## Requirement A
Reproduce the passage on React Fiber and frontend memory leaks between "Summary: This is" and "forced garbage collection.", inclusive.
## Requirement B
In the passage on React Fiber and frontend memory leaks, what is the most common memory-leak anti-pattern in React?
## Requirement C
Write the next part of the passage on React Fiber and frontend memory leaks, picking up after its final sentence.

----- Reading passage -----

What the article could explore more deeply is the cost of this abstraction. Fiber adds overhead to every render -- there is a fiber node for every component, and the traversal logic is more complex than simple recursion. For small, fast renders, this overhead is pure cost with no benefit. The time-slicing advantage only manifests when renders take longer than a frame. This is why React's scheduler is now frame-aligned rather than using the fixed 5 millisecond heuristic: it dynamically decides whether yielding is necessary based on pending work and available time.

For teams evaluating framework choices, the article correctly notes that Vue and Solid take fundamentally different approaches with reactive signals and fine-grained tracking. These approaches avoid the "render everything, diff everything" model entirely. Fiber is React's answer to a problem that other frameworks sidestep by design. Neither approach is universally better -- they represent different tradeoff profiles around flexibility, predictability, and raw performance.

Key takeaways:

• JavaScript's call stack is fundamentally non-interruptible, requiring React to build its own scheduling abstraction
• Fiber converts recursive tree traversal into iterative linked-list walking that can pause and resume
• Modern React scheduler is frame-aligned and dynamic, not the fixed 5 millisecond heuristic
• The overhead of Fiber is only justified for renders that exceed a single frame budget
• Other frameworks avoid this problem entirely with reactive/signal-based approaches

Understanding Why React Fiber Exists

Frontend Memory Leaks: A 500-Repository Study

TLDR: An analysis of 500 public repositories found that 86% have at least one missing-cleanup pattern, with 55,864 potential leak instances. Controlled benchmarks show each unhandled pattern retains approximately 8 KB per component mount/unmount cycle, compounding linearly.

Summary: This is the kind of empirical research that the frontend community desperately needs. Instead of saying "clean up your effects," this study attaches concrete numbers to the cost of not doing so. The methodology is rigorous: AST-based detectors for React, Vue, and Angular scanned 714,217 files across 500 well-known repositories, while controlled benchmarks measured retained heap growth across 50 independent runs with forced garbage collection.

The headline finding is sobering: 86% of repositories have at least one missing-cleanup pattern. Timers are the number one offender at 43.9% of all findings -- setTimeout without clearTimeout in component code. Event listeners are second at 19%. The most common anti-pattern in React is useEffect with addEventListener but no cleanup return. The linting tools we all rely on do not catch this. The react-hooks/exhaustive-deps rule catches missing dependencies but not missing cleanup returns. A useEffect that adds an event listener without removing it passes linting without warnings.

The benchmark results are remarkably consistent across all five scenarios and frameworks. Every pattern leaks at approximately 8 KB per cycle, regardless of the mechanism -- event listener, timer, subscription, watcher, or animation frame. The cost is determined by payload size, not mechanism. After 100 mount/unmount cycles with a single leaking pattern, the bad variant accumulated roughly 800 KB of retained heap. The good variant: 2.4 KB total. The effect sizes are enormous -- Cohen's d values above 20 mean the distributions have zero overlap.

----- Listing -----

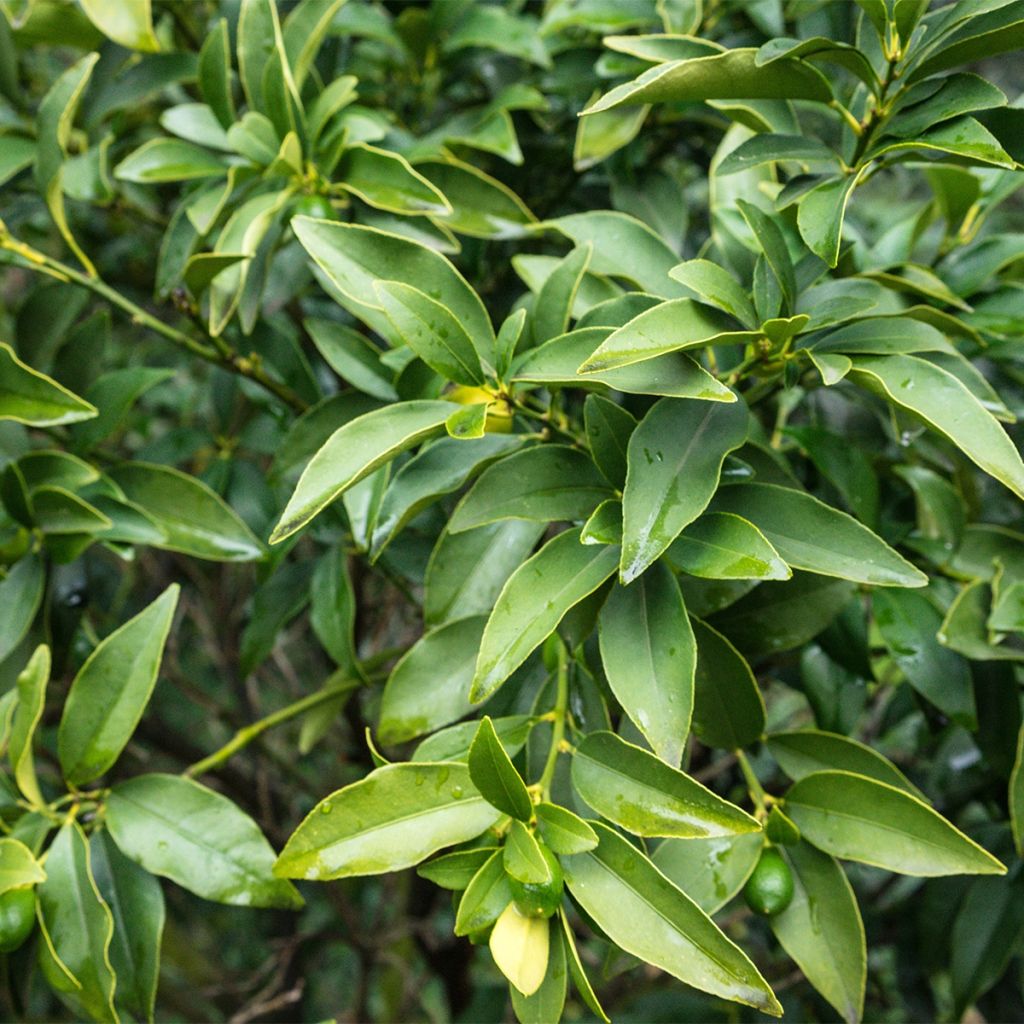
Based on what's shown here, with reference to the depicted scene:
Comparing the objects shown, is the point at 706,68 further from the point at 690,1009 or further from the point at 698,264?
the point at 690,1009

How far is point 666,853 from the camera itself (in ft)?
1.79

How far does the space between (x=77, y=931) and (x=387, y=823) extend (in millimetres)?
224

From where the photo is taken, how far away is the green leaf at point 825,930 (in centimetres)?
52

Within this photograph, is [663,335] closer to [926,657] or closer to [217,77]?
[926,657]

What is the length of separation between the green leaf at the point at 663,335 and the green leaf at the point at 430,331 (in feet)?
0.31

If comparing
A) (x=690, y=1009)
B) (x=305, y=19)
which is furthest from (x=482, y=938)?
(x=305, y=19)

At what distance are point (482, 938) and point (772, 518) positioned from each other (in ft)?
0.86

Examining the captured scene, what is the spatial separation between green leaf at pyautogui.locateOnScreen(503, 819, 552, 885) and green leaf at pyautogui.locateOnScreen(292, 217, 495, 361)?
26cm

-----

## Task output A
Summary: This is the kind of empirical research that the frontend community desperately needs. Instead of saying "clean up your effects," this study attaches concrete numbers to the cost of not doing so. The methodology is rigorous: AST-based detectors for React, Vue, and Angular scanned 714,217 files across 500 well-known repositories, while controlled benchmarks measured retained heap growth across 50 independent runs with forced garbage collection.

## Task output B
Using useEffect with addEventListener but no cleanup return.

## Task output C
What makes this particularly insidious for real-world applications is the compounding effect. A dashboard component with three unhandled patterns -- a resize listener, a polling timer, and a store subscription -- leaks 24 KB per navigation. Over 200 view switches in a monitoring session, that is 4.8 MB retained. On mobile devices where iOS Safari kills tabs at 80-120 MB, this trajectory reaches tab-kill territory within a moderate session.

For engineering leads, the action plan is straightforward. Audit the big three first: useEffect without cleanup returns, subscribe without unsubscribe, and addEventListener without removeEventListener. Together these account for 42% of all findings. The fixes are genuinely one-line additions. The study provides grep-based heuristics for a quick first pass and recommends AST-based analysis for accuracy.

Key takeaways:

• 86% of 500 well-known repositories have at least one missing-cleanup pattern
• Every missing-cleanup pattern leaks approximately 8 KB per component mount/unmount cycle
• Timers (setTimeout/setInterval) are the most common offender at 43.9% of findings
• Current linting tools do not catch the most common leak patterns
• Fixes are consistently one-line additions -- return cleanup functions from effects

Tradeoffs:

• Explicit cleanup model in React/Vue/Angular gives developers flexibility but sacrifices safety-by-default
• Static analysis catches structural patterns with high precision but cannot determine runtime frequency or actual impact

Frontend Memory Leaks: A 500-Repository Static Analysis and Five-Scenario Benchmark Study

Expo SDK 55

TLDR: Expo SDK 55 ships with React Native 0.83 and React 19.2, removes Legacy Architecture support entirely, introduces Hermes v1 with early performance improvements, and significantly advances Expo UI for both SwiftUI and Jetpack Compose.

Summary: This is a massive release. Expo SDK 55 draws a line in the sand on several fronts. Legacy Architecture support is gone -- if you have not migrated to the New Architecture, this is your forcing function. The newArchEnabled config option has been removed from app.json entirely. This is not a deprecation warning; it is a hard break.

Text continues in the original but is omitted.